- _What you should do_:
If pictures appear among the lines below, leave them out while you return exactly the lines from the one with "[camera-trap image, curated labels]" through the one with "A: Bos taurus (domestic cow).".

[Supplied material Boundary: Start]

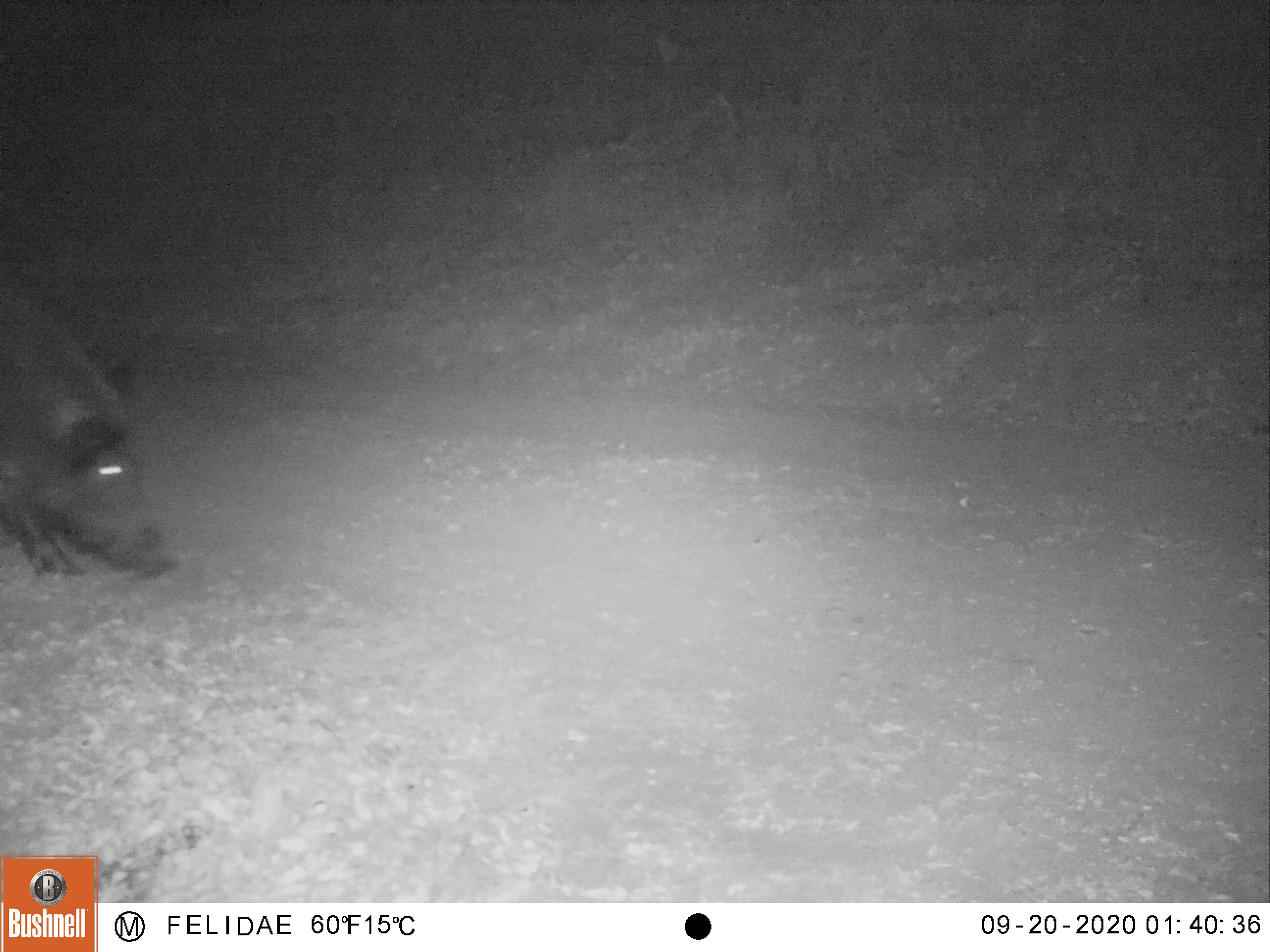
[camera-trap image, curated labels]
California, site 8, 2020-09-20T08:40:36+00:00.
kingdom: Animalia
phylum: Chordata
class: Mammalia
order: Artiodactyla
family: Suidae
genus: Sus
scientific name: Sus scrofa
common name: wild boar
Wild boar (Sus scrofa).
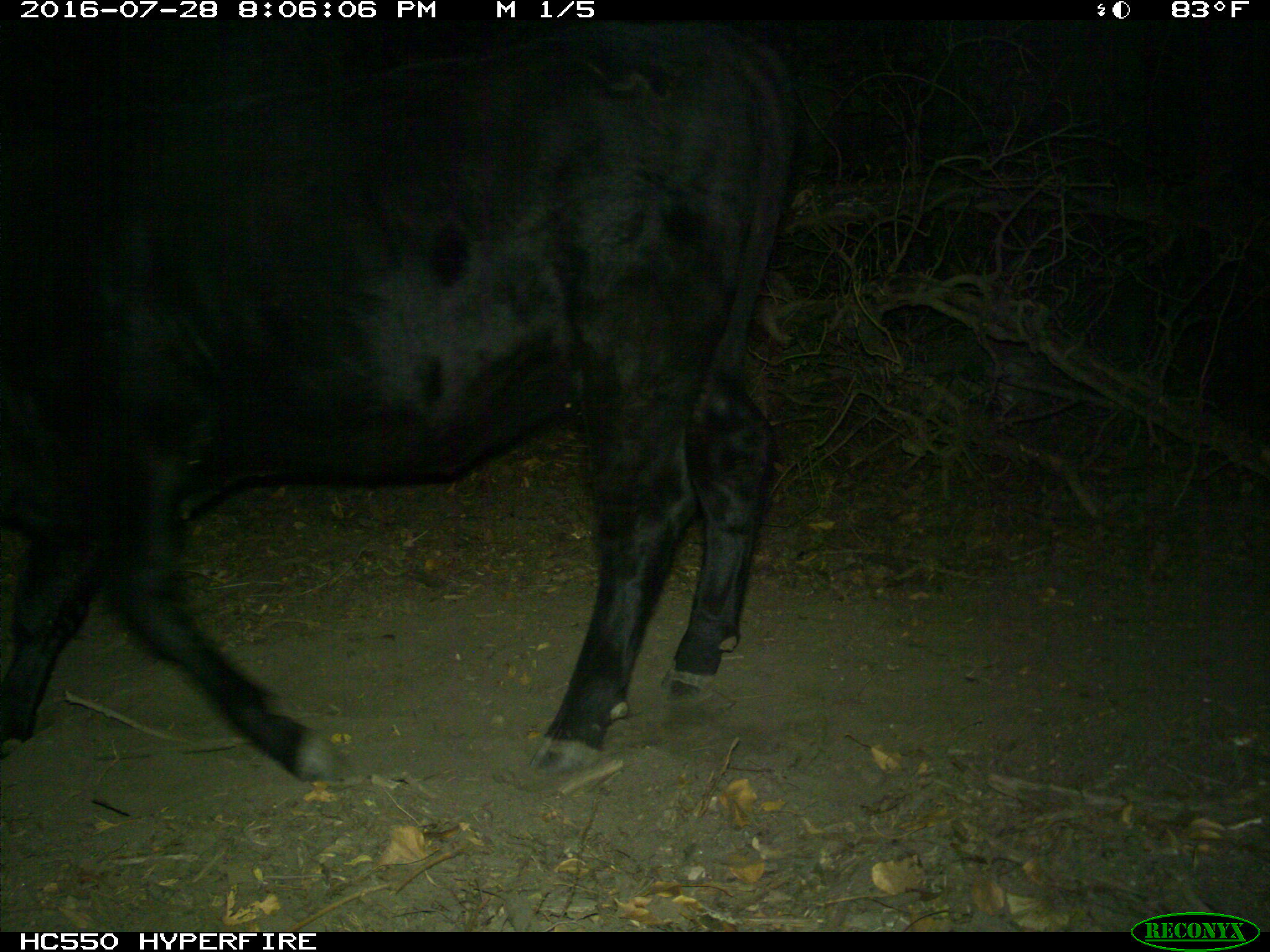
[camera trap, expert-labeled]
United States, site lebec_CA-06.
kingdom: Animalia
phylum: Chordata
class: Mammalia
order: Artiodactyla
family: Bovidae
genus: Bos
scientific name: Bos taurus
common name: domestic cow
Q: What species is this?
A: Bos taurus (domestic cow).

[Supplied material Boundary: End]
[Supplied material Boundary: Start]

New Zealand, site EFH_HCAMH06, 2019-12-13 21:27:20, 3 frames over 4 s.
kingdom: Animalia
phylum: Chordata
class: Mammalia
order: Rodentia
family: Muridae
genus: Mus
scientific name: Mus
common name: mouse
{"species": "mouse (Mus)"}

[Supplied material Boundary: End]

- _Result of the exercise_:
[camera-trap image, curated labels]
California, site 8, 2020-09-20T08:40:36+00:00.
kingdom: Animalia
phylum: Chordata
class: Mammalia
order: Artiodactyla
family: Suidae
genus: Sus
scientific name: Sus scrofa
common name: wild boar
Wild boar (Sus scrofa).
[camera trap, expert-labeled]
United States, site lebec_CA-06.
kingdom: Animalia
phylum: Chordata
class: Mammalia
order: Artiodactyla
family: Bovidae
genus: Bos
scientific name: Bos taurus
common name: domestic cow
Q: What species is this?
A: Bos taurus (domestic cow).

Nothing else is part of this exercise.